Kwasi Kwarteng and Liz Truss’s mini-budget is a fiscal and moral outrage, because it ignores the extensive negative evidence from previous attempts to boost growth by giving handouts to the rich (Kwarteng accused of reckless mini-budget for the rich as pound plummets, 23 September). It is also a constitutional outrage. Apart from a very small group of relatively rich people, no one voted for this radical policy change. Hopefully the British public will recognise this as a reckless gamble aimed at bolstering Truss’s election prospects. Recent history shows, however, that the public cannot necessarily be relied upon to make wise political decisions, so our outrage must be transformed into practical action to persuade voters that there is a viable, socially just alternative to this morally bankrupt government.
Prof Alan Walker
University of Sheffield

• Let’s not get too envious of the very wealthy who were so cosseted in Friday’s fiscal event. The reaction of the stock market was a 2% loss on the day (Pound falls below $1.09 for first time since 1985 following mini-budget, 23 September). Most of the rich will have some of their millions invested in stocks and shares. So they lost £20,000 of each million. I wonder how grateful they are for the chancellor’s reckless gamble?
Howard Fielding
London

• I’ve just been disturbed by the middle one (as Tim Dowling would have it) arriving home from his job in the City after an evening celebrating not just the reduction in tax rates for him and all his mates but the large amount of money they all made in the last few days shorting the pound. Huzzah!
Name and address supplied

• What a timid budget. If economic growth is to take off, the income tax bull must be grasped by the horns. All income tax for those on £50,000 or more must be scrapped forthwith. Only then will a vigorous entrepreneurial spirit blossom. The losers who earn less than this will be only too pleased to shoulder the burden and let the tall, job-creating poppies reach for the sky and get the wheels of commerce moving.

--

__GIVEN REQUEST 1__:
Quote the part of the mini-budget letters that opens with the words containing "Kwasi Kwarteng and" and closes with "morally bankrupt government.".
__GIVEN REQUEST 2__:
Continue the readers' letters on the mini-budget from the point where they stop.

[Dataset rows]

--

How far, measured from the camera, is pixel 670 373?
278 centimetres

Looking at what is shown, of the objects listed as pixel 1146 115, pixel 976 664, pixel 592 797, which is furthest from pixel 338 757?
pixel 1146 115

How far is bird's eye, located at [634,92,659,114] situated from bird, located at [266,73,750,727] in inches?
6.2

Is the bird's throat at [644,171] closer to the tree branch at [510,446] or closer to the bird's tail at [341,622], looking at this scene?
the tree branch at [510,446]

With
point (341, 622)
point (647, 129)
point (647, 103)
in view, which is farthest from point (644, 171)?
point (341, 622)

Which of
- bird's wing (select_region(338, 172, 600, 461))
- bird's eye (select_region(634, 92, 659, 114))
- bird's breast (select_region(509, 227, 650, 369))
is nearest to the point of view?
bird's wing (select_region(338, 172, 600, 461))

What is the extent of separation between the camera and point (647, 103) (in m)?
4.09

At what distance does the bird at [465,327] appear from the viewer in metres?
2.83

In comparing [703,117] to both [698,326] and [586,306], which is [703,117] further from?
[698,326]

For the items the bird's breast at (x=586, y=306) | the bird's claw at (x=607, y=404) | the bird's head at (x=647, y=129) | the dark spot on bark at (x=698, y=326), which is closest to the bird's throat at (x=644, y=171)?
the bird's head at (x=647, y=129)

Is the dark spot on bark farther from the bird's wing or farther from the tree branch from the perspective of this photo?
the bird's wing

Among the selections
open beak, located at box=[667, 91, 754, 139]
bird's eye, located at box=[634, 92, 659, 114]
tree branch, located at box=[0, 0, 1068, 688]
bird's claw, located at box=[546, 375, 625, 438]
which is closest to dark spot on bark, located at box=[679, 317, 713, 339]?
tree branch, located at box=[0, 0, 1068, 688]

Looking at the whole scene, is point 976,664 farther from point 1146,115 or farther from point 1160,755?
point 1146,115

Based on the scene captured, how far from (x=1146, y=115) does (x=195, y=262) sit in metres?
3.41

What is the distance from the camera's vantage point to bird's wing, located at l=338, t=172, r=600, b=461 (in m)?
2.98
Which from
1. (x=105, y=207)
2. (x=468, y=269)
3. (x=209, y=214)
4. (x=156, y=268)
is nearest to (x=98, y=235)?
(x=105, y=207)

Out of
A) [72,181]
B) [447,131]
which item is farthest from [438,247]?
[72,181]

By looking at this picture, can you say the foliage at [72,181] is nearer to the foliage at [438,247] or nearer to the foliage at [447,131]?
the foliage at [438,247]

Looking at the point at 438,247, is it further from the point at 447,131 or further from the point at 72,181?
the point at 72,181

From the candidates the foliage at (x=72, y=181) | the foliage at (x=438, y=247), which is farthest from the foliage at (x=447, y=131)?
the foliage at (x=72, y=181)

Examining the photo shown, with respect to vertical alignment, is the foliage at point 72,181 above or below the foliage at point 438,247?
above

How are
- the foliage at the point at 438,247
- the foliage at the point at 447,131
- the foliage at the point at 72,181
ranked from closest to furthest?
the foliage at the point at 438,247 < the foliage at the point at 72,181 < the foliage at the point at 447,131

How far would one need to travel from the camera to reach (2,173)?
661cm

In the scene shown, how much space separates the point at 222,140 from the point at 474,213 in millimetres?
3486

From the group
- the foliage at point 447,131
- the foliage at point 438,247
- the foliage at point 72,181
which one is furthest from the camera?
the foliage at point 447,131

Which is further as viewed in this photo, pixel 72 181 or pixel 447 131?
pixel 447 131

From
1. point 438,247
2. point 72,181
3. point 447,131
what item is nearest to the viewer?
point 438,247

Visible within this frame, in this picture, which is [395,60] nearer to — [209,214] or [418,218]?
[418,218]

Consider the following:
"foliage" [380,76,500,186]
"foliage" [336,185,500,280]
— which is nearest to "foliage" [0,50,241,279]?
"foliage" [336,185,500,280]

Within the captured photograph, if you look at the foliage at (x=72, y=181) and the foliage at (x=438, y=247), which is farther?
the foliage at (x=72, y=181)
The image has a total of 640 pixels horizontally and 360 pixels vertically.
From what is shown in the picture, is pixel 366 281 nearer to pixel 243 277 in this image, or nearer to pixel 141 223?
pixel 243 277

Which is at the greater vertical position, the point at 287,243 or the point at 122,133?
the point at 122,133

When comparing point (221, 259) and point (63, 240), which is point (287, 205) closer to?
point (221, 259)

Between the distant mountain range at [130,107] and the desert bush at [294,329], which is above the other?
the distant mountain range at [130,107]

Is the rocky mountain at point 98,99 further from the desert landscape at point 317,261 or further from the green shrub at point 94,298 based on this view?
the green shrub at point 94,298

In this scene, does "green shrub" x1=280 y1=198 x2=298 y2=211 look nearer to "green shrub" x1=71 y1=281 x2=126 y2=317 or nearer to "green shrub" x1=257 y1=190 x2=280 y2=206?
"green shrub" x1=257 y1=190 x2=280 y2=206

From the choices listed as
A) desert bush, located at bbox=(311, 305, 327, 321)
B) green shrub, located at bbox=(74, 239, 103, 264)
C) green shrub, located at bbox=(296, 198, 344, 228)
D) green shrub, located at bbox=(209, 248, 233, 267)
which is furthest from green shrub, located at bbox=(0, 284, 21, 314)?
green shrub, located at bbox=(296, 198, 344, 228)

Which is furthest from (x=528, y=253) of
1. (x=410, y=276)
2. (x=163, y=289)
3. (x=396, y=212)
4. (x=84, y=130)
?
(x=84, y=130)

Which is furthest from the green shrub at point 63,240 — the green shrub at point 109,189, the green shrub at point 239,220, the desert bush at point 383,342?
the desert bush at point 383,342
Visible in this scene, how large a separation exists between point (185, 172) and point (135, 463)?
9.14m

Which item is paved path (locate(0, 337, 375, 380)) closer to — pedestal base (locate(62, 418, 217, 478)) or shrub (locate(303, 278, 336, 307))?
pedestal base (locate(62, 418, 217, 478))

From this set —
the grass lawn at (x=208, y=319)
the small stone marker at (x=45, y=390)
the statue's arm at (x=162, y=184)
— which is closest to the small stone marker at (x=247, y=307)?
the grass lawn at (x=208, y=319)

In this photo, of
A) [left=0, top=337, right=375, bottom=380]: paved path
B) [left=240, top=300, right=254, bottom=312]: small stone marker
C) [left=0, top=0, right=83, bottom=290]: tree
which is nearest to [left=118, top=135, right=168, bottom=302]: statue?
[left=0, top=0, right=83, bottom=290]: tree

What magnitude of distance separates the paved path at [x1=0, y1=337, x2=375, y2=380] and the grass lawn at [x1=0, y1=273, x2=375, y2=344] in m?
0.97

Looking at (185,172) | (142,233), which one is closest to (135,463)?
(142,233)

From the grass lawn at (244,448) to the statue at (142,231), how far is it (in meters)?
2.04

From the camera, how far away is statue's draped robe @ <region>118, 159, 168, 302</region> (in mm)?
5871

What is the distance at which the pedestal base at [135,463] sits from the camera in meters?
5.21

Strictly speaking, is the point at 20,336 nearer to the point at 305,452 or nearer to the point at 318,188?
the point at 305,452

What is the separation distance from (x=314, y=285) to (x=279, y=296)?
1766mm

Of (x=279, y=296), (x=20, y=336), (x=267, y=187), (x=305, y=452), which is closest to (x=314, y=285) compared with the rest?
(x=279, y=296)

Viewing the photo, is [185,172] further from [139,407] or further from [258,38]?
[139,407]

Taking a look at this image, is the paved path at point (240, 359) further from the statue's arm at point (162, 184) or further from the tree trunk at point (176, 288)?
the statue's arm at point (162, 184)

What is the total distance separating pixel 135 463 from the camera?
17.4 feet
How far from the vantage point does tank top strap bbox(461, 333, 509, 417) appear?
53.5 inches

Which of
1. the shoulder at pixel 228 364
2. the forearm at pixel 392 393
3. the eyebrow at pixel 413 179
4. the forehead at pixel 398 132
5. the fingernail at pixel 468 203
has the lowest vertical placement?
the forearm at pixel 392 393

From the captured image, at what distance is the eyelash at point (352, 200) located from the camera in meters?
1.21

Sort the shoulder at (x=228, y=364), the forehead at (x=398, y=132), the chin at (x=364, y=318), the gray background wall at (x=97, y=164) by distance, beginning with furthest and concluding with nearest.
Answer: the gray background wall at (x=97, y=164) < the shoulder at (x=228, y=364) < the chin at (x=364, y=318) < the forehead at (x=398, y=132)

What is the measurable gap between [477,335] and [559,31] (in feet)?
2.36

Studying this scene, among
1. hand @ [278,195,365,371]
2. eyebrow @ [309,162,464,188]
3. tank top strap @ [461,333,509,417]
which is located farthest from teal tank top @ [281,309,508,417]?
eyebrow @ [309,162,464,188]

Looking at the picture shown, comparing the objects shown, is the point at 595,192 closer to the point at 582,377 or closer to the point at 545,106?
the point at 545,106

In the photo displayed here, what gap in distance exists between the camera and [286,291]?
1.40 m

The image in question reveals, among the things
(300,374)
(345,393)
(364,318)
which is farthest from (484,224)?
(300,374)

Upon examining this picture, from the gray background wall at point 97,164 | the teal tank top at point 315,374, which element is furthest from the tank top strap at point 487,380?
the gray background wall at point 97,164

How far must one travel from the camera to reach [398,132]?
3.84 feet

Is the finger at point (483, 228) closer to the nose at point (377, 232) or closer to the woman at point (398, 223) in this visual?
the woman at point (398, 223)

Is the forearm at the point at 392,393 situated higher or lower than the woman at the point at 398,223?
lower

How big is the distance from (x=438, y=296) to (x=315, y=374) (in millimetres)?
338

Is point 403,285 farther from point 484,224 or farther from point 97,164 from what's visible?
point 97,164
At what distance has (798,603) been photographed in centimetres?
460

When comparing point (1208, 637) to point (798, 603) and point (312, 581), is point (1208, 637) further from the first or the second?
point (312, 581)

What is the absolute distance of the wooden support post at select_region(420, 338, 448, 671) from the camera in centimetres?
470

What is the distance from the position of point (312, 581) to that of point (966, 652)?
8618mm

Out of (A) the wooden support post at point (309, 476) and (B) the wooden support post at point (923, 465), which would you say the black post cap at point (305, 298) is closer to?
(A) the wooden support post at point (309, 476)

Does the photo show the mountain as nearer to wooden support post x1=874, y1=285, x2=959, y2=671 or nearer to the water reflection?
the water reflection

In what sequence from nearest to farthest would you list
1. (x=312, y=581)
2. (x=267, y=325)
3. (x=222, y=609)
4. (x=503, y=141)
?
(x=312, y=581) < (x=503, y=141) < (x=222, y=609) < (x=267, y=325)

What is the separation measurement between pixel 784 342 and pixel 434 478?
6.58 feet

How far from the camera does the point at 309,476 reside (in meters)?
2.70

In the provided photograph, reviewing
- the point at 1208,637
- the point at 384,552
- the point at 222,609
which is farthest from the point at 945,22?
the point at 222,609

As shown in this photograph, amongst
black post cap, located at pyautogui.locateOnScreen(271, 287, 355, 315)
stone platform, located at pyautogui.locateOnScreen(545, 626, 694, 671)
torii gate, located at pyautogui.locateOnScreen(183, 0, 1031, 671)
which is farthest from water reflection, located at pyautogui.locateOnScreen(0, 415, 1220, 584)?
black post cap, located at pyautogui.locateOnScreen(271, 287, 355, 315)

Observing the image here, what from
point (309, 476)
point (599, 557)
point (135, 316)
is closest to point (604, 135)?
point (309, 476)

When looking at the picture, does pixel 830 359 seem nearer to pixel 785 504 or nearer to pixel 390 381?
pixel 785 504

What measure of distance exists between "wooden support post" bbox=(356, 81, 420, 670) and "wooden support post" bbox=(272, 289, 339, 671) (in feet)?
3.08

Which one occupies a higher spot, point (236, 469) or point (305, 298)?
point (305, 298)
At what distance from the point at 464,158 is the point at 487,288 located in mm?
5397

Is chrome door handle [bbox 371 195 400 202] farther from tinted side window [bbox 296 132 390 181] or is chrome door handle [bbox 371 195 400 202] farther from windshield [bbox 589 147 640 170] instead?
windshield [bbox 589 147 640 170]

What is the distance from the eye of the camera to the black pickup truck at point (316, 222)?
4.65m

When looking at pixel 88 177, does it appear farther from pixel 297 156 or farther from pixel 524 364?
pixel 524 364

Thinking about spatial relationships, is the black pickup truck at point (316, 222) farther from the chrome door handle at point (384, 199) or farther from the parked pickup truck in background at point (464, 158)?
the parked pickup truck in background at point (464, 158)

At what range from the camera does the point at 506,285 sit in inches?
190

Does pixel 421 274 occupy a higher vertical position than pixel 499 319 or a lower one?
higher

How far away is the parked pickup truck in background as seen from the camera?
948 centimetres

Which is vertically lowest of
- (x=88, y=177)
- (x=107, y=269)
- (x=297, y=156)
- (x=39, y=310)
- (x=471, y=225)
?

--

__RESPONSE 1__:
Kwasi Kwarteng and Liz Truss’s mini-budget is a fiscal and moral outrage, because it ignores the extensive negative evidence from previous attempts to boost growth by giving handouts to the rich (Kwarteng accused of reckless mini-budget for the rich as pound plummets, 23 September). It is also a constitutional outrage. Apart from a very small group of relatively rich people, no one voted for this radical policy change. Hopefully the British public will recognise this as a reckless gamble aimed at bolstering Truss’s election prospects. Recent history shows, however, that the public cannot necessarily be relied upon to make wise political decisions, so our outrage must be transformed into practical action to persuade voters that there is a viable, socially just alternative to this morally bankrupt government.

__RESPONSE 2__:
Ivor Morgan
Lincoln

• Keir Starmer compared this government’s economic approach to that of a casino. This is unfair to Britain’s casinos, which are prudent, well-regulated businesses with a precise knowledge of all the risks they incur. Trussonomics is more akin to the “find the lady” mobs in our inner cities who try to persuade gullible visitors they can get rich from the three-card trick.
Richard Heller
London

• The Treasury source who described Kwasi Kwarteng’s budget as containing “more rabbits than Watership Down” (UK in recession and further interest rate hikes probable, Bank warns Kwarteng, 22 September) should have remembered the film of the book, which traumatised my son. Although the reference was apt, given that the rabbits were fleeing from developers who brought in diggers to destroy their burrows.
Helen Briggs
Hertford

• I was amazed to see almost identical headlines in Saturday’s print editions of the Guardian and Daily Mail. The Guardian said “A budget for the rich”, while the Mail opined “At last a true Tory budget”.
John Platt
Whitworth, Lancashire

• It wasn’t a budget, it was a special fiscal operation.